5.標的認識にPAMとシード配列を必要としないタイプIII-A CRISPR-Casシステム

  • [出典] プレビュー “Specialized Weaponry: How a Type III-A CRISPR-Cas System Excels at Combating Phages.” Ole Niewoehner, Martin Jinek. Cell Host Microbe. Available online 13 September 2017.

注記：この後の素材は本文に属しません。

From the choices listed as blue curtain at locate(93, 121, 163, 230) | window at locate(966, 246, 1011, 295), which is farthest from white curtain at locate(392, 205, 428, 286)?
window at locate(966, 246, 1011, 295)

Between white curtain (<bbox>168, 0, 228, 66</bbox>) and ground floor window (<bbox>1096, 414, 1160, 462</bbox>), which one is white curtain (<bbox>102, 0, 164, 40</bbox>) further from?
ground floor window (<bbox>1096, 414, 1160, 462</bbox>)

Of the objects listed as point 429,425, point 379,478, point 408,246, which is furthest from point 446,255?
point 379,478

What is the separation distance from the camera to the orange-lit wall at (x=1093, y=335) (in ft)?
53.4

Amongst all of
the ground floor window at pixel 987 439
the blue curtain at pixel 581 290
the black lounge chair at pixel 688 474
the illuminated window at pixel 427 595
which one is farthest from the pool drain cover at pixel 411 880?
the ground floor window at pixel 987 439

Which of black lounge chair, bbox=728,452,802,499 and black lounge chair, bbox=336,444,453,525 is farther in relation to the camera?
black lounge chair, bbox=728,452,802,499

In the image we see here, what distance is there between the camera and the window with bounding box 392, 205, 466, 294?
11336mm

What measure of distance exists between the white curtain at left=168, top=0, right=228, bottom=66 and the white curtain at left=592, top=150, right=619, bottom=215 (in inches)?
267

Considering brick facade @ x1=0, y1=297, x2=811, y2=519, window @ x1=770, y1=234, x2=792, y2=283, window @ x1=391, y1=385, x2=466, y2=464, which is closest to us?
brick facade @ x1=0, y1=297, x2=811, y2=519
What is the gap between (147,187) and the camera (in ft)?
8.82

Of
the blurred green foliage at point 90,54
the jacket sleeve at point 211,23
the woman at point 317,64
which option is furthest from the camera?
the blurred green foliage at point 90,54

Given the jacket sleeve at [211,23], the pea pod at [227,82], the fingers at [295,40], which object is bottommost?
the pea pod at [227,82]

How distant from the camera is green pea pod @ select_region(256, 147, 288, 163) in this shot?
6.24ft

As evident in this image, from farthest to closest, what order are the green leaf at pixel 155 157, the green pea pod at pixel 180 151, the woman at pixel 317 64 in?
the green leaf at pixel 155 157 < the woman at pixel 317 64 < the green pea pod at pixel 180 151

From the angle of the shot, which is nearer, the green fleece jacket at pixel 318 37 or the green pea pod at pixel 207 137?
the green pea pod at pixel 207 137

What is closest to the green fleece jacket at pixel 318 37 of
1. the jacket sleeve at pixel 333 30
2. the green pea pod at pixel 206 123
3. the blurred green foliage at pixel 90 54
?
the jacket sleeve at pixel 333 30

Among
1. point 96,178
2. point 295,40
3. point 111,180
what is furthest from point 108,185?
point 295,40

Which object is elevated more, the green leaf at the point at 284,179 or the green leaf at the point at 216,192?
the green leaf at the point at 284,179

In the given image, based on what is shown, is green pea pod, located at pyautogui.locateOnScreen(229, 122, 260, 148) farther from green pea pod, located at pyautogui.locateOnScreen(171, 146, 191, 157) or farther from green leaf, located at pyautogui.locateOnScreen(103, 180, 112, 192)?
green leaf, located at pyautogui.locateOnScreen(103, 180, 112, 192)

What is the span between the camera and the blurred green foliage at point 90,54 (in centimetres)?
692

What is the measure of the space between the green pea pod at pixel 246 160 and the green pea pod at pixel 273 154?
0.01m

  • [出典] 論文 “Broad Targeting Specificity during Bacterial Type III CRISPR-Cas Immunity Constrains Viral Escape.” Pyenson NC, Gayvert K, Varble A, Elemento O, Marraffini LA. Cell Host Microbe. 2017 Sep 13;22(3):343-353.e3. doi: 10.1016/j.chom.2017.07.016. Epub 2017 Aug 17.
  • バクテリアとアーケアのタイプ I II CRISPR-Casシステムは標的のシード配列とPAMに依存してファージを攻撃することから、標的のシード配列とPAM配列に一塩基変異が生じたファージに対して寛容になる。このため、スペーサーを多重に獲得することで、免疫応答の幅を広げている。また、侵入DNA から転写されRNAを標的とするタイプⅢシステムの中で、Pyrococcus furiosus由来タイプⅢ-Bシステムは、標的部位に隣接するRNAのモチーフ(rPAM)を必要とすることが報告されている。
  • 今回、ロックフェラー大学のL. A. Marraffiniらは、Staphylococcus epidermidisのタイプⅢ-Aシステムが標的の認識・切断にシード配列とPAM配列を必要とせず、ファージの必須遺伝子配列を標的とする単一スペーサーに基づいて、ファージを認識・破壊することを、プロトスペーサーの上流-1-5の範囲を完全にランダム化したプラスミド・ライブラリ、及び、プロトスペーサーへの単一及び多重変異を導入したプラスミド・ライブラリーを標的とする実験から、導き出した。
  • また、ファージ感染実験から、S. epidermidisS. thermophilusのタイプⅢ-Aシステムの免疫応答を回避したファージは、標的配列を完全に欠失していることを見出した。
  • さらに、タイプⅢ-Aシステムを選択せずその他のタイプを帯びたバクテリアとアーケアが多数存在することについても論じた。